> What to work on
Copy the records verbatim, starting at the line containing "From the options" and running through the last line of the records, both ends included.

>>

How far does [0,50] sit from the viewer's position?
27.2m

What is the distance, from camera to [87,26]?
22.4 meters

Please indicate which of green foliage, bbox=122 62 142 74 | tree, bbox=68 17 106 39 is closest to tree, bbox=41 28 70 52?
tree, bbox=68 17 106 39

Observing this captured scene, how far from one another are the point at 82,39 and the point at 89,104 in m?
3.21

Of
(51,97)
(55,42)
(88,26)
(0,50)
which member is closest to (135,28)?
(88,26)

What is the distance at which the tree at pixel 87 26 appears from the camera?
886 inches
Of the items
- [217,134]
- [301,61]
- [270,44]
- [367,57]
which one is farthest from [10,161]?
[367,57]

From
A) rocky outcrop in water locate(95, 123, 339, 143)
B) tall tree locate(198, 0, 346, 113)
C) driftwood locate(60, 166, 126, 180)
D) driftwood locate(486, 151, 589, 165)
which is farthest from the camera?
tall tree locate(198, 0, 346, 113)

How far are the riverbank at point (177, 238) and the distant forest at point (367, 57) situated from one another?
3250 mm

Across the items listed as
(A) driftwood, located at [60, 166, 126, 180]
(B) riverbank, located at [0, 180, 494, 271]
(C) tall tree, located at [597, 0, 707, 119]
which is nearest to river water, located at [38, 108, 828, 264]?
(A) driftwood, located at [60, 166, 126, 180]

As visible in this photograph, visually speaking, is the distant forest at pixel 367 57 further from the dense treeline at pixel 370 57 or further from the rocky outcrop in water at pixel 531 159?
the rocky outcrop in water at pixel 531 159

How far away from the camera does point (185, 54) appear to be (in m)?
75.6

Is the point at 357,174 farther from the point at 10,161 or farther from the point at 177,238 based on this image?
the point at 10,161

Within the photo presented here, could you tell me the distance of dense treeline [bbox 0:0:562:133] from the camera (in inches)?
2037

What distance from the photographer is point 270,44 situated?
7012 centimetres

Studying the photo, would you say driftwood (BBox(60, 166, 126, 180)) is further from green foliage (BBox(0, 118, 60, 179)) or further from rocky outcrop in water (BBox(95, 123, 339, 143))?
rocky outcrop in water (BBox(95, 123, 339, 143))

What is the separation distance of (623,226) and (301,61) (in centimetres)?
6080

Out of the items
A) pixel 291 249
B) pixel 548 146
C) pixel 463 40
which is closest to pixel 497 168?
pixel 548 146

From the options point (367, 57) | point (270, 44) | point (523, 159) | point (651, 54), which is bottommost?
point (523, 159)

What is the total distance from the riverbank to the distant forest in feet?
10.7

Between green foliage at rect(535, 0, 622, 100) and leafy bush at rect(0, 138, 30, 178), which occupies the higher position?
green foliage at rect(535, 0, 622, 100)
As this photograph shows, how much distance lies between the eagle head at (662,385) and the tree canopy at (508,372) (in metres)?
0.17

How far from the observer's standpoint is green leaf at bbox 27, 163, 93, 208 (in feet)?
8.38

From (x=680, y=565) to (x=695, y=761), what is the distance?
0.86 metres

<<

> Result of the exercise
From the options point (367, 57) | point (270, 44) | point (523, 159) | point (651, 54), which is bottommost?
point (523, 159)

What is the total distance from the riverbank to the distant forest in feet?
10.7

Between green foliage at rect(535, 0, 622, 100) and leafy bush at rect(0, 138, 30, 178), which occupies the higher position?
green foliage at rect(535, 0, 622, 100)
As this photograph shows, how much distance lies between the eagle head at (662,385) and the tree canopy at (508,372) (in metres)?
0.17

How far from the observer's standpoint is green leaf at bbox 27, 163, 93, 208 (in feet)?
8.38

From (x=680, y=565) to (x=695, y=761), what is the distance?
0.86 metres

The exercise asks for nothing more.